Morning Glory centers on Becky (Rachel McAdams), a hard-working morning TV show producer, who accepts the challenge of reviving struggling show Daybreak.
However, it soon becomes clear that the challenge at hand, including the task of pairing current host Colleen Peck (Diane Keaton) with respected newsman Mike Pomeroy (Harrison Ford), may be more difficult than even she can handle.
Surprisingly, despite opening with the usual generic rom-com characteristics, this is no predictable rom-com; instead more of a mature workplace comedy.
Director Roger Michell nails the direction, wonderfully transposing the busting and haphazard nature of Daybreak’s workplace to the bright, spacious and orderly environment Becky aspires to be a part of: the dizzy heights of well-rated commercial TV.

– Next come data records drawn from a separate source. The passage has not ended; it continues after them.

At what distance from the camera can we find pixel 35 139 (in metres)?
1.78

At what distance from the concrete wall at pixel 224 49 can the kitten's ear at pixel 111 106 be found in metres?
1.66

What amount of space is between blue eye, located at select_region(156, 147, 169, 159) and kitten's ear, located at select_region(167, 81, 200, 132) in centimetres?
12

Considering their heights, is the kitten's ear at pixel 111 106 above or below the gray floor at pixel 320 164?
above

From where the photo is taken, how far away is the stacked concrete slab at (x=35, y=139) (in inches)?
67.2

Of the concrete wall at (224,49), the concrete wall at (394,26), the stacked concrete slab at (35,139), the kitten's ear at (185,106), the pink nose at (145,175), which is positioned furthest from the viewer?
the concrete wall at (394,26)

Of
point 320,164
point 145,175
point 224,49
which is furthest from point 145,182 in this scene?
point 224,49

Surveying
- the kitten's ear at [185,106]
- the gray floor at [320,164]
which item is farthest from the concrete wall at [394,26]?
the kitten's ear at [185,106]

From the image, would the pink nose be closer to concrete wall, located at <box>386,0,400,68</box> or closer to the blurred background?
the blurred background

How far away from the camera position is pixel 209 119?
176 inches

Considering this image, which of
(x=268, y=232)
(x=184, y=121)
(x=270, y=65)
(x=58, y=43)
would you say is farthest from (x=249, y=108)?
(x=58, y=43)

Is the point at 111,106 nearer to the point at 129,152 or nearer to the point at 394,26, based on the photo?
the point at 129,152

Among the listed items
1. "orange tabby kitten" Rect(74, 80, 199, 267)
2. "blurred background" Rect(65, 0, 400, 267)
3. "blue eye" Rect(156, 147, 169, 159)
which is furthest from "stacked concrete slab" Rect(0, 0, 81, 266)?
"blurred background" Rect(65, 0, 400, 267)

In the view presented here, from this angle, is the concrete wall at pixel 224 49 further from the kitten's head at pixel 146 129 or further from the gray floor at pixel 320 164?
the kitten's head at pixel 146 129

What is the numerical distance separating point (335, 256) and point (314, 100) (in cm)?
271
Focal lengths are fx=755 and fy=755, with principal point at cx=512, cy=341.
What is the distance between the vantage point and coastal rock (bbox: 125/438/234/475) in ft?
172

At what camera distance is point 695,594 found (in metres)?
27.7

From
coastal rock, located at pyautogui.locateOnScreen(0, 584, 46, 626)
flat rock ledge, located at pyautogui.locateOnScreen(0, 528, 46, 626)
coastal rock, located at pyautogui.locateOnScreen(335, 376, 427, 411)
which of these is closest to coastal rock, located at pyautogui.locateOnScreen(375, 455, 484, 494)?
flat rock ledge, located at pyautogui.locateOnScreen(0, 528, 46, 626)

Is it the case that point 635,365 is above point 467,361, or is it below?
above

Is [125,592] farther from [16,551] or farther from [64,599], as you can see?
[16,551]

Aline Brosh McKenna’s script, in addition, is dynamic and vigorous. It uses some of the better rom-com characteristics and applies them remarkably well to the workplace comedy, increasing the films impact with fast-paced, sharp dialogue and well-rounded, emotive characters.
The performances are strong across the board. Harrison Ford, in particular, is on excellent form as the headstrong Pomeroy, and his sparring with co-star Colleen, played humorously by Keaton, is priceless.
It’s Rachel McAdams that’s the real triumph here. If, say, someone like Katherine Heigl had been cast instead, Morning Glory wouldn’t have the same pizaz it does with McAdams at the centre. Not only does she carry the film with her energetic, sleek and eminent performance, but she lifts it to a whole new level.
As an actress who has consistently delivered performances across a wide variety of genres, McAdams remains one of Hollywood’s most underrated actors. If there’s any justice, Morning Glory will do for McAdams what The Devil Wears Prada did for Anne Hathaway and Emily Blunt: propel her to universal stardom.
With a clever, grown-up script and some brilliant performances at work, Morning Glory is able to shred its predictability and become something special.